“妈妈,我不是跟你说了吗?我就是去到外面读书,我读得下去吗?你在家里我能放心吗?现在我觉得我一切都感觉非常好,我和你们说实在话,我觉得我们何家的人就不该去读什么医科大学的,我读了爷爷的医案,我觉得爷爷真是了不起,爸爸是读了医大,可我觉得他比我爷爷差多了。我觉得我不把我们何家的医道继承下去,不把我们这个何家的诊所开起来,就是对不起我们何家的祖宗,我现在觉得我们何家的过去真是了不起,他们不图名利,广济众生,深受人们爱戴,如果到了我这辈子去读什么医大,就是拿了什么学位,可我觉得这不是我们何家的人应该走的路子。我们何家走的就是一条民间之路。我现在突然对那些名利看得非常淡,爸爸怎么样?他一转眼就不在了,我觉得只要认真去做一件对自己对别人都有意义的事情就足够了,即使是拿了什么学位我觉得我离开妈妈一天我都要难受,我在家里我的心里更踏实。我觉得妈妈也需要我,她看到我我看到她就什么都不成问题了。我觉得就是一个医学博士也不见得就比我爷爷高明到哪里,只是过去的时候不好,如果换作现在,我爷爷可真是了不得了。”
“从医学本身角度来说,你也应该去读一个自己正经的大学,而不是自己这样没头没脑地学习,你知道吗,你爸爸一开始也是自己跟着你爷爷看那些书,后来不是也去读……”亚贤想从另一个角度说服必成,可她觉得自己不是必成的对手似的,她觉得自己虽然用心良苦,可总是这样理屈词穷。

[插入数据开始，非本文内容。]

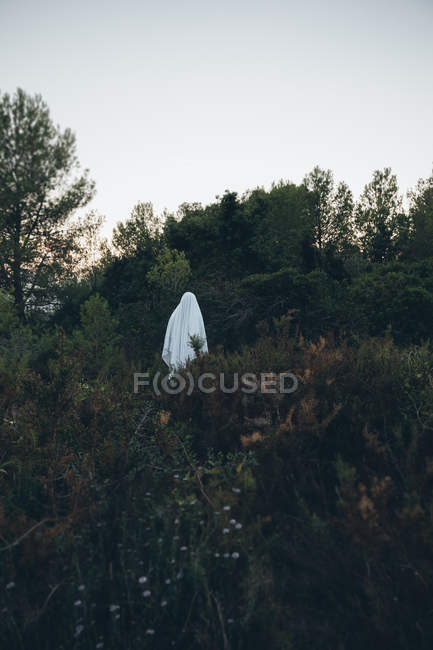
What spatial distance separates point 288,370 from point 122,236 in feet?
118

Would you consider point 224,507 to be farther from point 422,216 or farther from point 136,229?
point 136,229

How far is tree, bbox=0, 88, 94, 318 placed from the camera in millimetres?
18266

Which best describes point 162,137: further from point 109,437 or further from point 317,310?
point 109,437

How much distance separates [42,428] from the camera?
2.53m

必成还是第一次发挥他雄辩的口才,而且越说越过瘾似的,他凝视着妈妈,滔滔不绝地说着:“妈妈,你也是学过医学的,虽然我现在还是一名学生,可我有我自己的见解。你不认为现在世界医学的方向已经从西医向中医方面转变了吗?你不认为祖国医学是那么博大精深吗?你也知道我们许多历代的名医根本不知道西医为何物,而他们哪一个不是让我们永远学习和借鉴的医学宝库?我觉得祖国医学里还蕴藏着许多深奥的道理。说实在话,我不喜欢那些动刀动剪子的医生,我做了一次手术我真觉得那其实是对人的一种残酷迫害,可我爷爷就凭着那些根根草草枝枝叶叶,当然还有一根根银针,就能把许多疑难杂症治好了,我敢说你都没有看过爷爷的医案,那里的东西可真是丰富。当然,中医自有它的不足,可是什么东西是完美的呢?什么东西没有它的不足的地方呢?我觉得如果爸爸甚至爷爷听到了我的话他们是会同意我的。最主要的是,我和妈妈在一起,这是什么东西也改变不了的。”
“必成,你也不用这么惦记着妈妈,她的一切有我们,当然还有保姆。”戴季峰说。
“这是两回事。这还是一个感情上的问题。”
“这里毕竟是一个乡村,而世界又是这样的大。”
“即使世界再大,就凭我这样的腿脚,我也走不多远了。还有,我现在觉得乡村也没什么不好。爸爸不也在这里干了许多年了吗?我能够把爸爸的事业继续下去,我觉得也对得起爸爸了。”
亚贤想说什么,可张了一下嘴又闭上了,她还是第一次发现儿子是这样的能言善辩,而且每一句话都让你无法辩驳。最后还是戴季峰说话了:“必成,你就这么有信心继承你家的祖传事业并且把它发扬下去?”
“如果非要这样说,我觉得我不仅有这个义务,我还必须这样做。再说,我还有这个能力。通过我这些日子的学习,我觉得我还真是干这个的材料。尚怀礼老先生说我是他最有前途的学生呢。当然,这里有许多困难。但做什么没有困难呢?即使去读了什么医学院,就什么问题都解决了吗?完全没有这样简单。过去的许多名医不就是像我现在这样做的吗?我觉得他们的条件还不见得比我好呢。”
“可是,妈妈真是于心不忍。”
“妈妈,你不要这样。我们在一起不是非常幸福的吗?虽然爸爸不在了,我现在就有你,你也只有我自己,我们俩如果不在一起,即使我到世界上最美丽的地方,做着最辉煌的事业,我也不会觉得我是幸福的。如果你是个健康的人,我什么都不用多想。我何尝不想去那些有名的大学学习呢?可这和你相比就次要多了。我想,即使我自己用功的学习,我也差不了哪去。如果尚老先生能够到这里来帮我一把,我们家的诊所就能开起来。我这一个腿脚不方便的人,还想什么呢?在自己的家乡做点事情,我们俩就这么过日子,我看没什么不好。”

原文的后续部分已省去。